Kids have very set routines, often involving
cereal and milk, which makes it easier to get them to eat something for
breakfast. Milk is central to the breakfast habit, which incidentally is great
for the milk industry.
My milk, if I use it, comes from soy beans or
rice or oats, but traditionally milk comes from cows. Children use milk, as
it’s associated with sweet things. It is often sweetened, used with sweet
cereal and kids grow up believing milk is essential food ‘given’ willingly,
freely and comfortably by cows. That’s all they need to know, vaguely, for an uninhibited
milk-habit to form. From parents’ point of view it’s a great food, it’s fresh,
it’s cheap (subsidized) and available from any corner shop. Milk is found in
every fridge. Children drink lots of it and so do adults. It is an unquestioned
food, and yet how it comes to us is a mystery to most people, other than it
comes from cows. Most people wouldn’t think that milk involves cruelty and
death
Cows get killed for milk, and their calves too. Mum must get pregnant to
stimulate her mammary glands to secrete milk. Simple biology. Because humans
want the milk, the calf must not drink it. So once it is born, the calf has
served its chief purpose and, unless it’s a female destined for the herd, it is
usually killed, either for veal whilst
still very young or fattened in a beef herd and then killed when fat enough.

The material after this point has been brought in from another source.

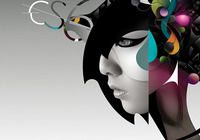 Adobe Design Standard CS6 pour mac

If a female calf is produced, she may be put with
the dairy herd and milked and impregnated for seven or so years, after which
the dairy cow is sent to the abattoir - some 10 years short of her natural life
span - because her milk output will, by that time, have dropped below the
commercially viable level.
Milk production is something most people don't want
to know about in case it forces them to associate it with animal cruelty. If
they turn away from milk on ethical grounds they will have to turn away from
all the thousands of food items made with milk. And that wouldn’t go down too
well with kids, which is why they are never told about cruelty to dairy cows
and calves.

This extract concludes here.